## Task to complete
Lines with the word "History" in them are the ones to copy from the records.

(Extracted data Opens)

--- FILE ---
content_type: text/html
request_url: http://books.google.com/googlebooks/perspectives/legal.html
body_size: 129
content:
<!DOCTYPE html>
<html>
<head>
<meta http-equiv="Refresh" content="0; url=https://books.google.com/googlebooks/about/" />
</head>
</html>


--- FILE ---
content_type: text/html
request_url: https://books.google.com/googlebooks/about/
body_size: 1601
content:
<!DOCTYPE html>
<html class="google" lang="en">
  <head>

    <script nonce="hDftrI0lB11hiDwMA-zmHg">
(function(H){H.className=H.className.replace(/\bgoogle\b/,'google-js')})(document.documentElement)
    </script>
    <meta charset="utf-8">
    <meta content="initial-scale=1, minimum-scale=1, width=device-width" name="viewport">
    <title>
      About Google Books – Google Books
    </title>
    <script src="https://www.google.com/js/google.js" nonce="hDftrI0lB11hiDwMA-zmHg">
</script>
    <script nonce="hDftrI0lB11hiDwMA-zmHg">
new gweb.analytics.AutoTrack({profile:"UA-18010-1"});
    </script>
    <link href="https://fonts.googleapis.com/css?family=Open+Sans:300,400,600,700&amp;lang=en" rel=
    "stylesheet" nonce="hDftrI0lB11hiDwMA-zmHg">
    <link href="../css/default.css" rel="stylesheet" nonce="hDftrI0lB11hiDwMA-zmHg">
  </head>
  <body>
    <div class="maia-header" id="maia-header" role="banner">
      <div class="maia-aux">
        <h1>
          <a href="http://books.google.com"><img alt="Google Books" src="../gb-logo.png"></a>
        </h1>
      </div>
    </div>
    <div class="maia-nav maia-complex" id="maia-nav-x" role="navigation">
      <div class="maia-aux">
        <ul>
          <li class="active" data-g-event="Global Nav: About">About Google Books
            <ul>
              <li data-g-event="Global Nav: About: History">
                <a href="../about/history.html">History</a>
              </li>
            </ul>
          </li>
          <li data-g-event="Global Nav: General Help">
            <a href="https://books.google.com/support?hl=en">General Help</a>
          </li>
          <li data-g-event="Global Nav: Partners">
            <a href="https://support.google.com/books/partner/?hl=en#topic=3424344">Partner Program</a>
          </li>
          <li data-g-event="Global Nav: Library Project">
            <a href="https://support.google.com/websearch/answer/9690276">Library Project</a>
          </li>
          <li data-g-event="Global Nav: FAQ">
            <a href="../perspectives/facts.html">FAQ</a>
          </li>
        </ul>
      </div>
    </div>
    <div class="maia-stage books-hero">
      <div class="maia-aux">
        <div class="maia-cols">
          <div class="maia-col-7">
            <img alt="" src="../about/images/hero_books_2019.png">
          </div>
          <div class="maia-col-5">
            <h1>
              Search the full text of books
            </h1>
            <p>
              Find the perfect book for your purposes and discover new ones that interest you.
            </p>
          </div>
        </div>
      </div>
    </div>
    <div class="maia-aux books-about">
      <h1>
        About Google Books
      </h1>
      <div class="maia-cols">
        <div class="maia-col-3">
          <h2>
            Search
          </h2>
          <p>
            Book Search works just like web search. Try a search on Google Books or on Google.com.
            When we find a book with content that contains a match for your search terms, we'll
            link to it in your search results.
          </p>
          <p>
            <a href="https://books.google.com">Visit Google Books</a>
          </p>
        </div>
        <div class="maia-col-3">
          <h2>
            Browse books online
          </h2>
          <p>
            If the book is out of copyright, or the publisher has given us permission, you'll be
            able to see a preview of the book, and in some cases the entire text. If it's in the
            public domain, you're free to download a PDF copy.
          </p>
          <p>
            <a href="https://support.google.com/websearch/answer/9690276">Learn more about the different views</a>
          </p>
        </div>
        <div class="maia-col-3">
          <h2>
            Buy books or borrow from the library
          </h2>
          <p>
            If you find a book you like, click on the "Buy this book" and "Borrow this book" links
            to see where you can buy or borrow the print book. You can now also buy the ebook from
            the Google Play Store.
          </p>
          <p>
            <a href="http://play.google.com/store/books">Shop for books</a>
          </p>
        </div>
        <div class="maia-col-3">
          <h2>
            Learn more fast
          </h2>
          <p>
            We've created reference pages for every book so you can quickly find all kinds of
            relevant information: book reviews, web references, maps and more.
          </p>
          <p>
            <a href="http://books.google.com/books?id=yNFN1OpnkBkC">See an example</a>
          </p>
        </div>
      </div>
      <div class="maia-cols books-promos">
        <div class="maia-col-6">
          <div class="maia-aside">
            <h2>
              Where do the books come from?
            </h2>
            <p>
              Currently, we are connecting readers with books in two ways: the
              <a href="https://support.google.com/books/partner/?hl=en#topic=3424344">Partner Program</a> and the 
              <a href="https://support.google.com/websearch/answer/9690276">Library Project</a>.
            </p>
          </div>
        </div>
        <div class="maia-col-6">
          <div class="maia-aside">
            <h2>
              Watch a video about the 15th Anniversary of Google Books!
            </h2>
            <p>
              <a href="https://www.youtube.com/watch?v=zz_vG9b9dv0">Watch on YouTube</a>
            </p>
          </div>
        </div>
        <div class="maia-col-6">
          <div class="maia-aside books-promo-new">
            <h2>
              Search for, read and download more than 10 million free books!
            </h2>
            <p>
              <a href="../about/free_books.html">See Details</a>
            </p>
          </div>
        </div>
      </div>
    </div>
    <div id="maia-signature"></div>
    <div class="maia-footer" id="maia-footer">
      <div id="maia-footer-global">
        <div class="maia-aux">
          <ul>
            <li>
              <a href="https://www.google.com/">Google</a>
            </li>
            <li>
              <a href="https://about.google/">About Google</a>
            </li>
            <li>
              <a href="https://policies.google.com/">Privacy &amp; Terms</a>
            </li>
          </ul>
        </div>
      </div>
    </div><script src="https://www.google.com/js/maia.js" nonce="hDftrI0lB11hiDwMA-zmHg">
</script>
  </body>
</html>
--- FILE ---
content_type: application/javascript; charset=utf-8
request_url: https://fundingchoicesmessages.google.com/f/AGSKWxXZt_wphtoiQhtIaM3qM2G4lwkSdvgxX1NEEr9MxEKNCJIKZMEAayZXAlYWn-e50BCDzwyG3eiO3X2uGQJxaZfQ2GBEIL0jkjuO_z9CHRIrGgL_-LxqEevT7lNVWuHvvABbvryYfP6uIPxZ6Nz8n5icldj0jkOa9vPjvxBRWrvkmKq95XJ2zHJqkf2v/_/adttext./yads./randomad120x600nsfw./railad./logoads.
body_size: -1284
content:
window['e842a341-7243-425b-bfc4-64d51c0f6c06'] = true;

(Extracted data Closes)

## Result of this task
              <li data-g-event="Global Nav: About: History">
                <a href="../about/history.html">History</a>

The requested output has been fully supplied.